_Directions for this task_
Count how many lines in the listing below contain the string "closest". Reply with the number only.

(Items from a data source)

** START **

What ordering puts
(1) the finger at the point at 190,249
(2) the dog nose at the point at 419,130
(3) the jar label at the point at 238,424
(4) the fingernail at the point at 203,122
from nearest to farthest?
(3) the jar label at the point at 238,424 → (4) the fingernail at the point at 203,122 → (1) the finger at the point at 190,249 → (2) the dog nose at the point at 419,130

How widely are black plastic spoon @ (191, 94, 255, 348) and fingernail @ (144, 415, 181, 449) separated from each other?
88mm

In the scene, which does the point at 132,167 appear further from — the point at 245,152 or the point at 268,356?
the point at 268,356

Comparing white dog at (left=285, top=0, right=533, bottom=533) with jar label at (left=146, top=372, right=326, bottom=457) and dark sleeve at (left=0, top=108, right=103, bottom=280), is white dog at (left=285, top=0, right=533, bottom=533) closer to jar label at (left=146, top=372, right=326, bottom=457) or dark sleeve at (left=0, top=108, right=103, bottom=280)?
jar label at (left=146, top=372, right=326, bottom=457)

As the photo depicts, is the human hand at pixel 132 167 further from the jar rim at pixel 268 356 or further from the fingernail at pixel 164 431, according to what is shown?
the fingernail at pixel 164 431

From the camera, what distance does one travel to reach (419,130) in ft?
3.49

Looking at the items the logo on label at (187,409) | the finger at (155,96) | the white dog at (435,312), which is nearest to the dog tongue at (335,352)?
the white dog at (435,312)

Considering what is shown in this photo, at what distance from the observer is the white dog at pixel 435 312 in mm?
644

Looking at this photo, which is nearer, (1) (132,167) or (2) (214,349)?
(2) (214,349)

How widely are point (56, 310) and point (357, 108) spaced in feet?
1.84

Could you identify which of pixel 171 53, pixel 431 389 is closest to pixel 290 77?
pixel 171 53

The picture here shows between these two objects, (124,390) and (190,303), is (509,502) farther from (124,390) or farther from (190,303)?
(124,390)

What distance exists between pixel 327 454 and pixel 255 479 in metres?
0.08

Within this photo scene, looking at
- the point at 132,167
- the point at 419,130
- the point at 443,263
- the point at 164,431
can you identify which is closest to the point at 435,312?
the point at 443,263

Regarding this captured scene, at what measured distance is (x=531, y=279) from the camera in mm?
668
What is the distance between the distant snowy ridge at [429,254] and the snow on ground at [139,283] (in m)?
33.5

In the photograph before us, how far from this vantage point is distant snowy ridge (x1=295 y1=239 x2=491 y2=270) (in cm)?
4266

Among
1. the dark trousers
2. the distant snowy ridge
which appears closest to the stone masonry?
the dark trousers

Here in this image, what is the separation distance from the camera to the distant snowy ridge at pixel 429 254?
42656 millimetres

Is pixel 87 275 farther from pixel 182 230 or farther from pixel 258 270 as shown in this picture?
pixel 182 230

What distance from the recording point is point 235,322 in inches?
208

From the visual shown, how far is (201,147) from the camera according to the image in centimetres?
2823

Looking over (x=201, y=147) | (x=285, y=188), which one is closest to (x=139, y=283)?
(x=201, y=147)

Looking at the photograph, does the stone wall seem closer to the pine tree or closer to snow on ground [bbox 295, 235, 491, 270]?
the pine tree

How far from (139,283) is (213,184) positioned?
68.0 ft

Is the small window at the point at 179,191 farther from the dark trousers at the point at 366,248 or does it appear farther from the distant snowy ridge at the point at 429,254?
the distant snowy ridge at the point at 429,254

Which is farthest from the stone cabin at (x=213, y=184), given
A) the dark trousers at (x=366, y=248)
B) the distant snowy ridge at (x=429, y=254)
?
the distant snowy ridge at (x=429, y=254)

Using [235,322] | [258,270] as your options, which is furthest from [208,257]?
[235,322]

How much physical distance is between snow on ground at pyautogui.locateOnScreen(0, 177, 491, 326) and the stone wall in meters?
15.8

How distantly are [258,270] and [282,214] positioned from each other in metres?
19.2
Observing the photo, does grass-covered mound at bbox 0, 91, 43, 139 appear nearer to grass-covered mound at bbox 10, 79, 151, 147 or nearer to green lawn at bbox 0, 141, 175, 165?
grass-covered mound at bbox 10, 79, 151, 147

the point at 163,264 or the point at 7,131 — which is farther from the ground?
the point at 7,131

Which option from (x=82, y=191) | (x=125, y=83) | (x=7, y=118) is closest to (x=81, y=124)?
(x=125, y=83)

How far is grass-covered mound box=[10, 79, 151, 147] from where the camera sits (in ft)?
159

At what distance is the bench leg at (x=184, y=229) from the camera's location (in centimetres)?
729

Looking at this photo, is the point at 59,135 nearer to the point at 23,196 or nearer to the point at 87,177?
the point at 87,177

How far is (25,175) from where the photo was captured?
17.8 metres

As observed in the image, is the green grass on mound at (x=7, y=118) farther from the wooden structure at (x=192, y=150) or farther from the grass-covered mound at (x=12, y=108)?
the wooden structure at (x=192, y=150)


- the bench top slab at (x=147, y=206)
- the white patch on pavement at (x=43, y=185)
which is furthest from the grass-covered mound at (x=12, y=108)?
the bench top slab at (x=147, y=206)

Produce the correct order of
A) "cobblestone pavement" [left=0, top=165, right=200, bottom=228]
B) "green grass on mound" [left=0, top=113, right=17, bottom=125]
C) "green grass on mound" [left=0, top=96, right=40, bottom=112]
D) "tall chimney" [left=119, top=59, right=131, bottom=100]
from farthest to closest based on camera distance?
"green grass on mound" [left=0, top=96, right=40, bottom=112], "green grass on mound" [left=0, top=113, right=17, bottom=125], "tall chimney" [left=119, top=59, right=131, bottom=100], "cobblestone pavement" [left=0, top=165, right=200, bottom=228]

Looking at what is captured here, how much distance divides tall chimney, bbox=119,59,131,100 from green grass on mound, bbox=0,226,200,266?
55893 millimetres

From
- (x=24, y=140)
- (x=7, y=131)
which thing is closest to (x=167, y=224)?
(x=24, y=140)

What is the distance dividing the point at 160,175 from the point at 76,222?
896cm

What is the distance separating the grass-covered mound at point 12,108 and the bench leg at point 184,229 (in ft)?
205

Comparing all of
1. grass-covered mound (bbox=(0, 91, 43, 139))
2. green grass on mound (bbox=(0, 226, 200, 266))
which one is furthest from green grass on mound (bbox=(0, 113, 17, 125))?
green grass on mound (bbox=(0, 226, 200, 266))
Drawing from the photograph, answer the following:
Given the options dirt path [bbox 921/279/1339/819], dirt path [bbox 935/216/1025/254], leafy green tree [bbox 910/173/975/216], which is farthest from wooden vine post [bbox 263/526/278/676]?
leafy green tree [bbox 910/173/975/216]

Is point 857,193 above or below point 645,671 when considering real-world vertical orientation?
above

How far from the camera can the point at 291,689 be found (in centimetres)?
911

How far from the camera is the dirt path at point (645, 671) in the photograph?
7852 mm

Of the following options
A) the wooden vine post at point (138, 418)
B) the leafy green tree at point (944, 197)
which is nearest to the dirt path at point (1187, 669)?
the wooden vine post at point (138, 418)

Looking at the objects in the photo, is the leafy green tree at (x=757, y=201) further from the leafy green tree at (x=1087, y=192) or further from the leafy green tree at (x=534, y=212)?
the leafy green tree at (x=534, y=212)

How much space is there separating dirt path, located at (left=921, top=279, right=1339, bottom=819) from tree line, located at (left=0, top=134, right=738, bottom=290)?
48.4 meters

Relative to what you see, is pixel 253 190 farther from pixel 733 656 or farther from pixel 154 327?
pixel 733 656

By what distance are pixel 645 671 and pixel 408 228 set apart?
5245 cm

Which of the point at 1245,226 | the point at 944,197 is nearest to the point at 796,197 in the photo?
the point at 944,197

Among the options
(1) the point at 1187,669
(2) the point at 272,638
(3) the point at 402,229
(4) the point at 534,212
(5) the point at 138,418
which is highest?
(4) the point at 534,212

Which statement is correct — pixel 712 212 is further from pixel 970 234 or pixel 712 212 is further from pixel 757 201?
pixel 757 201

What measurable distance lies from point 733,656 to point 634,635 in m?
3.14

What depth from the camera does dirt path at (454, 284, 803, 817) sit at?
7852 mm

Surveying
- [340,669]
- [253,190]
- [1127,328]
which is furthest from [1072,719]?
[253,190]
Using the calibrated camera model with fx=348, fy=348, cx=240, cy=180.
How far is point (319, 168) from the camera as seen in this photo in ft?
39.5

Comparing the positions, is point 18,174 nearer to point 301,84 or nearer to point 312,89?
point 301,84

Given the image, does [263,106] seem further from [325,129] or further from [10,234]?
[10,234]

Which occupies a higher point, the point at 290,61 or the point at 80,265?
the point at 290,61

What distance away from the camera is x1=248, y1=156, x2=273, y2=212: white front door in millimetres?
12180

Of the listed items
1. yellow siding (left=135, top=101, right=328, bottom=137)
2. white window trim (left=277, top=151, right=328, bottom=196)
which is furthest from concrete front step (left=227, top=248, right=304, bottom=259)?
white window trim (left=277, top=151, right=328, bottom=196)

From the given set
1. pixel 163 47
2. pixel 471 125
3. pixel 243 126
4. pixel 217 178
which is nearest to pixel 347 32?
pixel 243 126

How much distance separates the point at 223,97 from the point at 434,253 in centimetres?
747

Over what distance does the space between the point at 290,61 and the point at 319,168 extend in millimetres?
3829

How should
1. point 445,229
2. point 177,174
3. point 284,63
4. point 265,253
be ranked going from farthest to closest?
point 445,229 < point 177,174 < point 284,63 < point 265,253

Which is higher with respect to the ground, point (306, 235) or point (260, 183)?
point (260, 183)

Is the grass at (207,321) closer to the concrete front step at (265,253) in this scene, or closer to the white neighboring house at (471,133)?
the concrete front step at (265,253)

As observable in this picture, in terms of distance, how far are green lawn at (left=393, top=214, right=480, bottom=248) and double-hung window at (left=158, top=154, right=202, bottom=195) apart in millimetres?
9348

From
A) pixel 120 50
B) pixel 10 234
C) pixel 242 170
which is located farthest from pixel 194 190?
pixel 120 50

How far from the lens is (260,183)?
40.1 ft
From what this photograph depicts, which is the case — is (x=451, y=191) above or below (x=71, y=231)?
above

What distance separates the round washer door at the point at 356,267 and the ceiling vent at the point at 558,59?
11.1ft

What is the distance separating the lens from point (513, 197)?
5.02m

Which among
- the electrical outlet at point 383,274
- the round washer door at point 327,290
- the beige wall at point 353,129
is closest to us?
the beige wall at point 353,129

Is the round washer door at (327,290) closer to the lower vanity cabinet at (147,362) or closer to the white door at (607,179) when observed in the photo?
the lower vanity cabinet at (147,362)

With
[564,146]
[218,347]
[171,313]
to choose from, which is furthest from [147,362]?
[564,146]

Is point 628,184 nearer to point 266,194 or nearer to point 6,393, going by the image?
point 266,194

** END **

_Expected answer_
9